And then I saw two little brothers of his. M. and A. And A., who is a really tiny child stood with a stone he could hardly grip in his little hands. And I was a bit worried because they were really small and it is so dangerous, but I kept still, for what could I say to them. And isn’t it their right to resist evil in their own way, and this is their toddlers’ way.

But there was one really difficult moment in which a much older man than the boys came out of his house, one of the houses along the alley above the main road heading out from the checkpoint towards Ramallah. He began walking towards the main road, slowly, his back to the soldiers standing in a row with their guns pointed, right next to the home of Fatma and Sami Asad. I was saying to myself that the soldiers must be looking with their binoculars and seeing him coming out of that house, that he doesn’t belong to the group demonstrating, that he is not in this even for them, who see any resistance to the Occupation as a crime, and that he’s not young – when the bullet hit his back. And like in the movies, his body shook a bit, he kept walking another step or two, rocking, his eyes sinking into themselves, his legs toppling like cards, and he collapsed and fell. Red crescent medics ran to him and picked him up. The siren of the ambulance speeding towards Ramallah blasted the sky for a moment.
And I have no idea what happened to him.

I phoned F. because even if his little brothers have a right to take out their just anger at uninhibited Occupation soldiers, still it was so dangerous that I couldn’t help it.

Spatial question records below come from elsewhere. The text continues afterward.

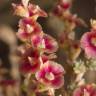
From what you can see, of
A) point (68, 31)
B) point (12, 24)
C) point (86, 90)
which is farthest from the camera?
point (12, 24)

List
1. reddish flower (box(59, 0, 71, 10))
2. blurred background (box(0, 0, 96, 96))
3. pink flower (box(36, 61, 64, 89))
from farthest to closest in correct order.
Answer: blurred background (box(0, 0, 96, 96)), reddish flower (box(59, 0, 71, 10)), pink flower (box(36, 61, 64, 89))

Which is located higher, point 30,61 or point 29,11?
point 29,11

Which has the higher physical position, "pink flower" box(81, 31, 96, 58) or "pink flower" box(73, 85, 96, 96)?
"pink flower" box(81, 31, 96, 58)

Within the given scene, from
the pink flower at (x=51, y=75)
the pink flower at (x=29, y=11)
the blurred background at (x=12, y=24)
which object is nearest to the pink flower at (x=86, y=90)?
the pink flower at (x=51, y=75)

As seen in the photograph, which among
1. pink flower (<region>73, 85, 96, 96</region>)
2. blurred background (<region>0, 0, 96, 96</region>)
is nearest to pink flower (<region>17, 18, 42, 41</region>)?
pink flower (<region>73, 85, 96, 96</region>)

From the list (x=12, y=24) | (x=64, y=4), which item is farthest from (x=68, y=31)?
(x=12, y=24)

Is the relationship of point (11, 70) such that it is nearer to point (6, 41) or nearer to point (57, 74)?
point (6, 41)

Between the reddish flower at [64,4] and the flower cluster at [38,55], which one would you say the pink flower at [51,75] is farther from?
the reddish flower at [64,4]

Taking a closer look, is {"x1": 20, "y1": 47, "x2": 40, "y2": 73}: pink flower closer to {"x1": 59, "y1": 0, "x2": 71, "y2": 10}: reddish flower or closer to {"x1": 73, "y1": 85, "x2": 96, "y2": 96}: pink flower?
{"x1": 73, "y1": 85, "x2": 96, "y2": 96}: pink flower

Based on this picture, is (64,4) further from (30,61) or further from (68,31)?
(30,61)
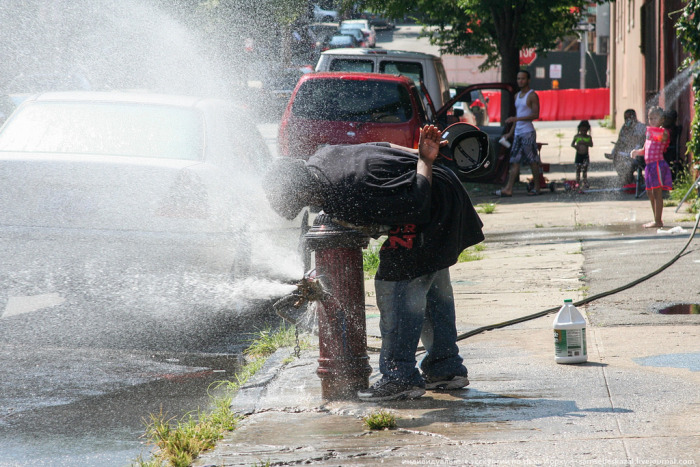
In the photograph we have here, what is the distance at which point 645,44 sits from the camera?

He said he was coming and actually did right away, several moments later.
And the soldier were sniping mercilessly, at everyone. And he found them, his brothers, and said to them, come on boys, and they smiled at their big, strong and successful brother. And they immediately left the demonstration and joined him. All four of us got away from the teargas and the gunfire, and walked up the hill towards the road to Ramallah until we were real far from it all, and sat down on a low wall by the roadside.

And first I spoke. About those soldiers. About their being like cattle. To go and do whatever they’re told and shelter behind big empty words like “defense” and “sacrifice” and “duty”, when all that motivates them is a lust for togetherness, and firing guns no matter at whom, and because that’s what is the accepted norm and socially lucrative, nothing else.
That they don’t see humans. Only faceless symbols. And that I wish they’d all go to prison, I told F. Every single one of them. And I spoke of their mothers who collaborate. That it is a cliché of love, not love itself – to stand by as their son goes to the army. And not only going off to hurt another people just because it is ‘other’, but to risk his own self.
And after speaking constantly for a while, we fell silent. And while we were silent he sent one of the kids to get us something to drink and falafel. And then he said to me:

Aya, just so you know, those Israeli soldiers whom you badmouth so much, they are me.
That soldier is me, too. And I raised my face in wonder.
When I threw stones at soldiers, wasn’t I like that? Battle-happy, no matter what for? Out for the action, because it was the popular thing to do, and the norm, and what everyone did?

But those soldiers hold guns. They maintain the checkpoint that prevents your family from having a life. Over land that was taken by force from your relatives. And they represent and enforce a policy of theft and transfer, and state terrorism. They are not everyman. They do not represent justice.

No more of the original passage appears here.